As a side note, management also can understand the resident profile through usage data that the connected devices provide. And, renters can program devices and be alerted or check in on them to keep their energy costs lower. For example, the resident can see that the HVAC system is running unnecessarily while away and make an adjustment, which lowers consumption and ultimately reduces wear and tear on the system.

Identifying potential issues with airflow that can cost big

Monitors can check airflow in a resident’s unit or in common areas. Using data collected by these devices, the property can determine how long it takes to cool or heat an area.

“This can be very helpful in identifying issues with HVAC systems,” Lindwall said. “If the airflow of a system reduces we can first identify when the last time the air filter was changed. Using an airflow monitor tells the asset manager when to change the filter, making sure proper airflow within the systems are not inhibited by the filter. This can reduce freezing of HVAC systems prolonging the life of the system.”

The data also can identify possible condenser issues, which can potentially minimize hefty repair expenses.

Leak detection devices can eliminate significant damage

IOT-based leak detection devices along with an automated water shutoff valve can reduce the trickle-down effect of plumbing leaks caused by a faulty water heater. Several devices on the market support multifamily applications, Lindwall said.

He added that preventing a leak that damages several units on more than one floor could be significant in terms of repair costs.

Electronic door locks reduce accessibility issues

One of the most common smart devices, door locks are not only a nice amenity for residents but offer convenience for the maintenance and office staffs. Maintenance technicians can access units through their mobile devices and notify residents that they are in the unit.

“They no longer have to go back and forth for keys,” Lindwall said. “This allows much more efficiency of work orders.”
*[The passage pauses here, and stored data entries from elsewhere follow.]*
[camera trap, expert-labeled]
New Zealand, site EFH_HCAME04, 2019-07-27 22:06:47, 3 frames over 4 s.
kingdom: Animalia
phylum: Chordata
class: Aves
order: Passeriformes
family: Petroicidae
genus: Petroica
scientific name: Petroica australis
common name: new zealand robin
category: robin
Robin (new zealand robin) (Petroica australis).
Connectivity to weather data conserves on outdoor water use

IoT-based sprinkler systems effectively manage water usage through evapotranspiration control using weather patterns and data received from weather information sites. Sensors monitor precipitation and support the amount and how much a system runs, avoiding the unwanted situation where the sprinklers are running and it’s pouring rain. Or they come on, as scheduled, when the ground is already wet.

“We are seeing these systems now move into the commercial and multifamily space creating much needed conservation in this area,” Lindwall said.